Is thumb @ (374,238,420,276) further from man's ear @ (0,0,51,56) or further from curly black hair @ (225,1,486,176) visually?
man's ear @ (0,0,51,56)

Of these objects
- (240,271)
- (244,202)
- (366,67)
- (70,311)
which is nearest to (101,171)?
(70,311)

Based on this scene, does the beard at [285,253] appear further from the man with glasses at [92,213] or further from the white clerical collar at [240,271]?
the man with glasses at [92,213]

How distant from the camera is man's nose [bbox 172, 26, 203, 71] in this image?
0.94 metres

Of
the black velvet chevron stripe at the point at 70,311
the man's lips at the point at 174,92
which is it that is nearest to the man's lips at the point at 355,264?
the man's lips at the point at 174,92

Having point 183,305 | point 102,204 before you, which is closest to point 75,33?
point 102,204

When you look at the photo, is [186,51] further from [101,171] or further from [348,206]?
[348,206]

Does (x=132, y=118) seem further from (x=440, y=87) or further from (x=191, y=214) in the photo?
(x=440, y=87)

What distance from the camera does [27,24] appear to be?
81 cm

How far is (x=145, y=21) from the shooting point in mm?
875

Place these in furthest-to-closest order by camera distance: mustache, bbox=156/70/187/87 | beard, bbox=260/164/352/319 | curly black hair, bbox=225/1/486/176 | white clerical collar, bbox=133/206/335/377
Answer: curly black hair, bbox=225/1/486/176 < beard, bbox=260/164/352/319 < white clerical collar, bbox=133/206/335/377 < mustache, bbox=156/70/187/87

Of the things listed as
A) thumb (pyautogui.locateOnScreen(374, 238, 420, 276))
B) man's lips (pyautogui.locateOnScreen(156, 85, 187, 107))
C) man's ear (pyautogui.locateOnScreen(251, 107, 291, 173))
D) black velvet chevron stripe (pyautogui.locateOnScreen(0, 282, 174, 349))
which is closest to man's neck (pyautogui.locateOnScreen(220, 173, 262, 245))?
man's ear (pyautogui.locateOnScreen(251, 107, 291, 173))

● ● ● ● ● ● ●

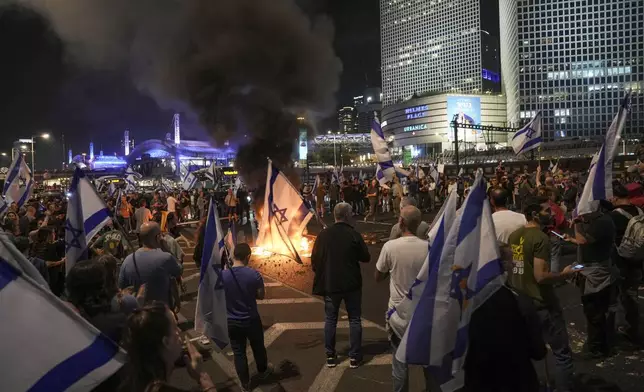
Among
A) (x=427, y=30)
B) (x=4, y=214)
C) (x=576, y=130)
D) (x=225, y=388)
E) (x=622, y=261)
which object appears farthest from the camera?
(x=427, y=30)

● ● ● ● ● ● ●

What the task asks: Repeat the data above word for word, from the line that contains "How far is (x=145, y=21)" through the line that contains "Answer: curly black", both lines included.

Final result:
How far is (x=145, y=21) from the shooting point in mm?
875

Place these in furthest-to-closest order by camera distance: mustache, bbox=156/70/187/87 | beard, bbox=260/164/352/319 | curly black hair, bbox=225/1/486/176 | white clerical collar, bbox=133/206/335/377
Answer: curly black hair, bbox=225/1/486/176 < beard, bbox=260/164/352/319 < white clerical collar, bbox=133/206/335/377 < mustache, bbox=156/70/187/87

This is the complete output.